**Stored data entries**.

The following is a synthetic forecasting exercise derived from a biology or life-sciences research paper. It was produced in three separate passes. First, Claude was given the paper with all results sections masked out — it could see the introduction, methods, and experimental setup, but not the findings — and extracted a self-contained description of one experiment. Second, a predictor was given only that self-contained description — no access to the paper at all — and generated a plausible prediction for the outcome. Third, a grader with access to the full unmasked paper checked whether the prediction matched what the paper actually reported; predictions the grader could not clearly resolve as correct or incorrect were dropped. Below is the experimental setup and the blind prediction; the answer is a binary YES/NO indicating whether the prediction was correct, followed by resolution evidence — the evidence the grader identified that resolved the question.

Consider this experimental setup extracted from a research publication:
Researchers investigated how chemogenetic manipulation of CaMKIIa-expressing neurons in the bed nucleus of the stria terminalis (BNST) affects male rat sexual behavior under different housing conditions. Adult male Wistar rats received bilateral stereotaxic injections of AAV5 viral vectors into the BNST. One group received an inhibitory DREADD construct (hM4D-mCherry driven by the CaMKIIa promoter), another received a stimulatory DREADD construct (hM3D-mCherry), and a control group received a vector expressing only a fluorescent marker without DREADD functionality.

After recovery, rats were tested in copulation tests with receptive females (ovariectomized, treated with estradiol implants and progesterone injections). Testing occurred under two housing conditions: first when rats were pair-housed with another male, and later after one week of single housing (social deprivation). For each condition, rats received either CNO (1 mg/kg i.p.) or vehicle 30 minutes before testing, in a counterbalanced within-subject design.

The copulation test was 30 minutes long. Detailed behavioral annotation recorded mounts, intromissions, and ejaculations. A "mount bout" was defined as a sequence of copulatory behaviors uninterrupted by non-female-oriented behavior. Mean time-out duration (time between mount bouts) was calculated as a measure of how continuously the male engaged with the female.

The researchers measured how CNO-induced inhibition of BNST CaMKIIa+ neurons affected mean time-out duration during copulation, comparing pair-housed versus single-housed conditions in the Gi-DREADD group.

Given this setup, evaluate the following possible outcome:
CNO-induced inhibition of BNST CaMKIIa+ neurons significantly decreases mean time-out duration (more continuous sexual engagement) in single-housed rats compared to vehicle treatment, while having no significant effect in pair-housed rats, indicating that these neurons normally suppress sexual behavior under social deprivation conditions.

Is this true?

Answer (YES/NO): NO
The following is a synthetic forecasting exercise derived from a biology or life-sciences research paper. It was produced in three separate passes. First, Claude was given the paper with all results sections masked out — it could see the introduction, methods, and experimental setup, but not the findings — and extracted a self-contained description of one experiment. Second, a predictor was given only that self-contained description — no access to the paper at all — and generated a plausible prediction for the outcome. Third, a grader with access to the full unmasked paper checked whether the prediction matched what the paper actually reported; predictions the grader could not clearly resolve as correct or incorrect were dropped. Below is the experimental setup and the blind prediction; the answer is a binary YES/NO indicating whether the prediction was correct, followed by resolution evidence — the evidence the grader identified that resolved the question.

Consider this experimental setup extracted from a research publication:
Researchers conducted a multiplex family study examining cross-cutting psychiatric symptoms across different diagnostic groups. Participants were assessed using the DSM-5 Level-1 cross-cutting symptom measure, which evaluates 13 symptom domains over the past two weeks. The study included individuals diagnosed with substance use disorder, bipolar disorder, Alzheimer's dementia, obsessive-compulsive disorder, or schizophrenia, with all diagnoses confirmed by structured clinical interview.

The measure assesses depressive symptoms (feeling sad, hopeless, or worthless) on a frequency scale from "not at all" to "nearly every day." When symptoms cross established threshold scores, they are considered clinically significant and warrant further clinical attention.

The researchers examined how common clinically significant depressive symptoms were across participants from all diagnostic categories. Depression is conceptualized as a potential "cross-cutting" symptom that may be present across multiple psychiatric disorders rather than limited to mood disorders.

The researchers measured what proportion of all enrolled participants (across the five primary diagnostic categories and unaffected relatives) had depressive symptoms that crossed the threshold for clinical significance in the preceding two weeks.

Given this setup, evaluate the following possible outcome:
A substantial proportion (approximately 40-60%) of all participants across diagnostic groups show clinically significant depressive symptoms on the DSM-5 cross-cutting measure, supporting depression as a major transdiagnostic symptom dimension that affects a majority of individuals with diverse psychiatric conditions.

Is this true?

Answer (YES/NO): NO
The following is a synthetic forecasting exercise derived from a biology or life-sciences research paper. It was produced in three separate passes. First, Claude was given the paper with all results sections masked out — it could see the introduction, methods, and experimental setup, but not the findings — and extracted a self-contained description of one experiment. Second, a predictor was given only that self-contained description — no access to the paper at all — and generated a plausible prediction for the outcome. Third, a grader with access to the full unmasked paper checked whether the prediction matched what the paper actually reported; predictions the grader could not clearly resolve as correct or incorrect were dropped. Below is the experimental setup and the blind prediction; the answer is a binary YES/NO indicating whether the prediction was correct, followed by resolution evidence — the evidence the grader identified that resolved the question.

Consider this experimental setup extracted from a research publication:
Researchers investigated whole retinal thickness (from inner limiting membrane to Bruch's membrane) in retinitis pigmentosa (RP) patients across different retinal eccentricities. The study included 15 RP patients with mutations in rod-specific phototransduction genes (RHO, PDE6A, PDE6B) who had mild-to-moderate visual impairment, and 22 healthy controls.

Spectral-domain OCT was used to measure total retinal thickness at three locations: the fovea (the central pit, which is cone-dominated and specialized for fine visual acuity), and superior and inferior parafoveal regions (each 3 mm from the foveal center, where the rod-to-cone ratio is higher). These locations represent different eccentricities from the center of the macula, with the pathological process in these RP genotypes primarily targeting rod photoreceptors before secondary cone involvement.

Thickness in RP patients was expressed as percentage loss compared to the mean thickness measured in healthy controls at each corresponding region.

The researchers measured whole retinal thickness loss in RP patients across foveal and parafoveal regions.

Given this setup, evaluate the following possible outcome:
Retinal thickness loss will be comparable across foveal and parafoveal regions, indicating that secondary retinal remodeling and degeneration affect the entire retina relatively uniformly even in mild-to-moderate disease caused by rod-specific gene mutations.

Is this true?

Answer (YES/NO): NO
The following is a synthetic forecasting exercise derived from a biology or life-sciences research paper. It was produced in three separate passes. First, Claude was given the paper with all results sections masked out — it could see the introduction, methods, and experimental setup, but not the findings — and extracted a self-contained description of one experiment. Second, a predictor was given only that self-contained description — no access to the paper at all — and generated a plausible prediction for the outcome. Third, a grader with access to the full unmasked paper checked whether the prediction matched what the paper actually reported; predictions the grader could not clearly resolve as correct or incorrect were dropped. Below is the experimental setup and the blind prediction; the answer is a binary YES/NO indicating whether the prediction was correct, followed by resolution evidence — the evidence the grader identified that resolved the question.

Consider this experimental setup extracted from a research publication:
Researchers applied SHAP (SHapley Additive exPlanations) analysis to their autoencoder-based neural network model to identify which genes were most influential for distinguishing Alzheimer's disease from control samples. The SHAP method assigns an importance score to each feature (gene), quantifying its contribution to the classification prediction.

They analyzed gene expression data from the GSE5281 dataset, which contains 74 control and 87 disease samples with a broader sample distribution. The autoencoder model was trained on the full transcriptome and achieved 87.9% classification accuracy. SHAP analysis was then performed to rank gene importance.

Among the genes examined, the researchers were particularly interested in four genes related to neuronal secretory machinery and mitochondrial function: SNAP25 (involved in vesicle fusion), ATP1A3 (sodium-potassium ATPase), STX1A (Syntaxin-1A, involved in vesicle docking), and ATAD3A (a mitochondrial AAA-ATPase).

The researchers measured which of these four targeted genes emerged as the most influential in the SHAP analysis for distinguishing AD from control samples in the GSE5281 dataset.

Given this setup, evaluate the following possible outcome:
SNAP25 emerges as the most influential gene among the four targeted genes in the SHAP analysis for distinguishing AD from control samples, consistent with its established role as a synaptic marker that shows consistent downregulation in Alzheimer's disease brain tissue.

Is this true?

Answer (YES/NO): YES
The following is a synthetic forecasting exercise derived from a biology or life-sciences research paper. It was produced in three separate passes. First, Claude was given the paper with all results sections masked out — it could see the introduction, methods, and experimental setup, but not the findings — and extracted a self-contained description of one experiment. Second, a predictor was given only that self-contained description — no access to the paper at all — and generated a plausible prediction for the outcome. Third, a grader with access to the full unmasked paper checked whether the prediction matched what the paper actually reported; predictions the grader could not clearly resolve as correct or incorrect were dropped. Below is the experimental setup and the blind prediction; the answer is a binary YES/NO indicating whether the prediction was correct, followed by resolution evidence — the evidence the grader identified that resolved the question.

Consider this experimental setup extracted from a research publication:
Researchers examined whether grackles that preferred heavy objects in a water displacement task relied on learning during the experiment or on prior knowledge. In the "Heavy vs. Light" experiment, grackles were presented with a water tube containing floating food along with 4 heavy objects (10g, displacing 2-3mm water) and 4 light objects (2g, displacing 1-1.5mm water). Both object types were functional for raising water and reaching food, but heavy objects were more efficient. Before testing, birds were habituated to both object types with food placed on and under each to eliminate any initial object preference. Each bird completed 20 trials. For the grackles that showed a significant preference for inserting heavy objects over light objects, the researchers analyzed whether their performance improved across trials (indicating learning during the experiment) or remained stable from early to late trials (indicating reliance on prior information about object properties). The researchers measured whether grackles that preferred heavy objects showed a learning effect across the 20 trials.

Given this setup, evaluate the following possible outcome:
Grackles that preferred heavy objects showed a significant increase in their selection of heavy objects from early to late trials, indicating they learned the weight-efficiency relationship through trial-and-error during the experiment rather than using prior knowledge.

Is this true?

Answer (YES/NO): NO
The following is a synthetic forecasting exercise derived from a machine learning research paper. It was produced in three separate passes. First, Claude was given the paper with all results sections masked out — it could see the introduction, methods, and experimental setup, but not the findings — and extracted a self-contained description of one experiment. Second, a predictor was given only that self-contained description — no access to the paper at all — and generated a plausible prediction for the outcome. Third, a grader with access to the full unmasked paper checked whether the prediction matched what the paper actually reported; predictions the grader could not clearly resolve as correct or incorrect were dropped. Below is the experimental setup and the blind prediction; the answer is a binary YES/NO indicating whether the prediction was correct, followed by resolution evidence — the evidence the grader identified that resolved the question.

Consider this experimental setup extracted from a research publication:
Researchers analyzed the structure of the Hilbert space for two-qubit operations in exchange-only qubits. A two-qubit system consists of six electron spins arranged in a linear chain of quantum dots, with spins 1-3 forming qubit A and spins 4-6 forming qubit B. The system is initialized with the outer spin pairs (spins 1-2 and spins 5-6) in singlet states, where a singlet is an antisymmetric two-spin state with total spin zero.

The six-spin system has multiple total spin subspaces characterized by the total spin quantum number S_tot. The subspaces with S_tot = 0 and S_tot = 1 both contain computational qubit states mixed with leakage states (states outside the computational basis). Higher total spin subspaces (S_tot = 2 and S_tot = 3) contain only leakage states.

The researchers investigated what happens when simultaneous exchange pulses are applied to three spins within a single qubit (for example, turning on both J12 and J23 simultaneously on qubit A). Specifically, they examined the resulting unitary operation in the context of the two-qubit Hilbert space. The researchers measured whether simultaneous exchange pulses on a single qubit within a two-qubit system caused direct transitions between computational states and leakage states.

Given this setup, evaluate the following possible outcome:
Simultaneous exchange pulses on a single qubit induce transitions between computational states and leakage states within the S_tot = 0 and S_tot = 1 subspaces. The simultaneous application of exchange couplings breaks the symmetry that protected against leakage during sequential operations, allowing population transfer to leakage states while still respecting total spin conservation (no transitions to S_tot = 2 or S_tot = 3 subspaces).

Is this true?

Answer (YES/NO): NO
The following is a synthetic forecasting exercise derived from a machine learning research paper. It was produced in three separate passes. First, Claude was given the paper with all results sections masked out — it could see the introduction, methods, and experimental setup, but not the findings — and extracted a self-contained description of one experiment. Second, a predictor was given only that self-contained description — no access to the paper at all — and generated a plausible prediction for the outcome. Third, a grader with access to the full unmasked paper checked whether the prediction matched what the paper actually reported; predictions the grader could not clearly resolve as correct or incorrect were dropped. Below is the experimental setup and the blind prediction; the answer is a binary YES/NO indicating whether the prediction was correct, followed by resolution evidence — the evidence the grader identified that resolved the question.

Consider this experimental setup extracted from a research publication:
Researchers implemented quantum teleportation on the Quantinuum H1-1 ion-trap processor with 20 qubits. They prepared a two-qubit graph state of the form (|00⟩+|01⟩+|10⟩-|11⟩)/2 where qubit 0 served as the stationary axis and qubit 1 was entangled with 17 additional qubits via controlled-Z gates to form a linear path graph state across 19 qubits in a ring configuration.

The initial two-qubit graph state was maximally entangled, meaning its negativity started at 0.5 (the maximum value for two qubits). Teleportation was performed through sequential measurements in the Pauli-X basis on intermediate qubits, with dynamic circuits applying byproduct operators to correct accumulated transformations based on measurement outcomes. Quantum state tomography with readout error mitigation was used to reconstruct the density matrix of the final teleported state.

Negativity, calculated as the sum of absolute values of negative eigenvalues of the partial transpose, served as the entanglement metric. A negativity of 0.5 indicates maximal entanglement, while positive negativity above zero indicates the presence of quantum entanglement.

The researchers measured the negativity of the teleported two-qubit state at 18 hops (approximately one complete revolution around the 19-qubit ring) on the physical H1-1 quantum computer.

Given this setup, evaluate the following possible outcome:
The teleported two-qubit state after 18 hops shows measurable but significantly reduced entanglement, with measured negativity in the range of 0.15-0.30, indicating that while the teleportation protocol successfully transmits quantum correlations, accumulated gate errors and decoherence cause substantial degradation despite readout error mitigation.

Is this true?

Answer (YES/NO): NO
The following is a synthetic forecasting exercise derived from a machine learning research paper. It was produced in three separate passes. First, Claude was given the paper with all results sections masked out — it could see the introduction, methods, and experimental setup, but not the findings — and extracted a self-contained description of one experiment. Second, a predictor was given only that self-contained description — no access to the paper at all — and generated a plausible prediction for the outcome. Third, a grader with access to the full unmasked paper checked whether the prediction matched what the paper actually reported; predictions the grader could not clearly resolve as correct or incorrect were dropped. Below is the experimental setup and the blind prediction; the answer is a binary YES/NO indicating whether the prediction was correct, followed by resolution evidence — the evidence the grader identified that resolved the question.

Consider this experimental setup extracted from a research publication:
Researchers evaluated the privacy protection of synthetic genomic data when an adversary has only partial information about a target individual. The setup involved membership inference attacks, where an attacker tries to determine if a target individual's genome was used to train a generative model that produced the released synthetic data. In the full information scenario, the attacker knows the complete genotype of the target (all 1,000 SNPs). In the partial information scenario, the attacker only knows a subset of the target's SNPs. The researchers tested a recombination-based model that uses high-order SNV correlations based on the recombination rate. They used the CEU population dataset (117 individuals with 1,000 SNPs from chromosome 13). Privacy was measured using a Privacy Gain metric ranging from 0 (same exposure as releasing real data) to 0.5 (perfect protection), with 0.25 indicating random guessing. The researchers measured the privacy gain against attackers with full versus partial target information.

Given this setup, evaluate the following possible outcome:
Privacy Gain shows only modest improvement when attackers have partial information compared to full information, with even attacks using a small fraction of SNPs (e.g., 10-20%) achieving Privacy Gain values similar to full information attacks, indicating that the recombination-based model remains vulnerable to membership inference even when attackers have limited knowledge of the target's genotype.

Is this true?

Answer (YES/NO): NO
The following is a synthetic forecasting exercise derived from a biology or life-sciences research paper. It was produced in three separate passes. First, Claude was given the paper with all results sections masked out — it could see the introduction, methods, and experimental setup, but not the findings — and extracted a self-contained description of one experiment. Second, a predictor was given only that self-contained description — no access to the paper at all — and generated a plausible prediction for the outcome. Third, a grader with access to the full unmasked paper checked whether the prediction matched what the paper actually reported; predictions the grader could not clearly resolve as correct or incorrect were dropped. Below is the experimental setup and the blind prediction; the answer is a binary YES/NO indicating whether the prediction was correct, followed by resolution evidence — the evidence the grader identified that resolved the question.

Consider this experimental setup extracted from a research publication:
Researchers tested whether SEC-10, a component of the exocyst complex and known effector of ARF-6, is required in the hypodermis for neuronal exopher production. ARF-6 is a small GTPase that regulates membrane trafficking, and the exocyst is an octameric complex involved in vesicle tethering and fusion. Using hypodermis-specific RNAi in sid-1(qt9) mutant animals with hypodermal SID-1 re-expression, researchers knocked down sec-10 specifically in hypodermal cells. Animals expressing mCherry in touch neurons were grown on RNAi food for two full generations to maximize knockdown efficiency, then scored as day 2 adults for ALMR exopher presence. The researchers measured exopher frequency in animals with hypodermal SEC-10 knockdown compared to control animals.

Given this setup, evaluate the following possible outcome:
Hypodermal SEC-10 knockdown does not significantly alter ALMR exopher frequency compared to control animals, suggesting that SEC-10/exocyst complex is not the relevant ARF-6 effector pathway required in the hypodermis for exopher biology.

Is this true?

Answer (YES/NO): NO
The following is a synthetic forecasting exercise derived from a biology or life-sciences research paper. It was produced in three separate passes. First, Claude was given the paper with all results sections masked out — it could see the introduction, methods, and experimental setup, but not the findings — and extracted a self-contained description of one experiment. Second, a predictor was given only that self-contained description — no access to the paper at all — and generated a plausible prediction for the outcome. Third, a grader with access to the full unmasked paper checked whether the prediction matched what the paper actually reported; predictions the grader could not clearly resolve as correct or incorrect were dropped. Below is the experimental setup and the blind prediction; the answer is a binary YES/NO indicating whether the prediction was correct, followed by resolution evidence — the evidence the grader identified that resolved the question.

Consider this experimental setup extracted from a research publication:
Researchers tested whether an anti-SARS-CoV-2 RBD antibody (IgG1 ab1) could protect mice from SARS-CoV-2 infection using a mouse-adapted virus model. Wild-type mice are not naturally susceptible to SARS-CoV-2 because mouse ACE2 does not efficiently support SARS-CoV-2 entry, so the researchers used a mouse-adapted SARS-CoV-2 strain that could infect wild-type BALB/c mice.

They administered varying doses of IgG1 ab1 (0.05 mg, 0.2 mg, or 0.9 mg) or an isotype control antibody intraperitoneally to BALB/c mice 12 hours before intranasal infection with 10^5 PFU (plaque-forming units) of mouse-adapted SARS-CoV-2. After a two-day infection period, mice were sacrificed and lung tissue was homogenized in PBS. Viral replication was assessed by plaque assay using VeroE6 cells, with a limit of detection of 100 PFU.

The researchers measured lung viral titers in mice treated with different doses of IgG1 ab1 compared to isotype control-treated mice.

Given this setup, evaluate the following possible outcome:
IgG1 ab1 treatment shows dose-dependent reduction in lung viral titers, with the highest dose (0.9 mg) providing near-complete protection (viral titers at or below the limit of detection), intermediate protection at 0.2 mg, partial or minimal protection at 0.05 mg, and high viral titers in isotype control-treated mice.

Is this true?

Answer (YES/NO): YES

**Task objective**. The required output is the entries from their opening line through the line holding "Researchers investigated how", repeated exactly, with both end lines kept.

**Answer space**.
The following is a synthetic forecasting exercise derived from a biology or life-sciences research paper. It was produced in three separate passes. First, Claude was given the paper with all results sections masked out — it could see the introduction, methods, and experimental setup, but not the findings — and extracted a self-contained description of one experiment. Second, a predictor was given only that self-contained description — no access to the paper at all — and generated a plausible prediction for the outcome. Third, a grader with access to the full unmasked paper checked whether the prediction matched what the paper actually reported; predictions the grader could not clearly resolve as correct or incorrect were dropped. Below is the experimental setup and the blind prediction; the answer is a binary YES/NO indicating whether the prediction was correct, followed by resolution evidence — the evidence the grader identified that resolved the question.

Consider this experimental setup extracted from a research publication:
Researchers investigated how chemogenetic manipulation of CaMKIIa-expressing neurons in the bed nucleus of the stria terminalis (BNST) affects male rat sexual behavior under different housing conditions. Adult male Wistar rats received bilateral stereotaxic injections of AAV5 viral vectors into the BNST. One group received an inhibitory DREADD construct (hM4D-mCherry driven by the CaMKIIa promoter), another received a stimulatory DREADD construct (hM3D-mCherry), and a control group received a vector expressing only a fluorescent marker without DREADD functionality.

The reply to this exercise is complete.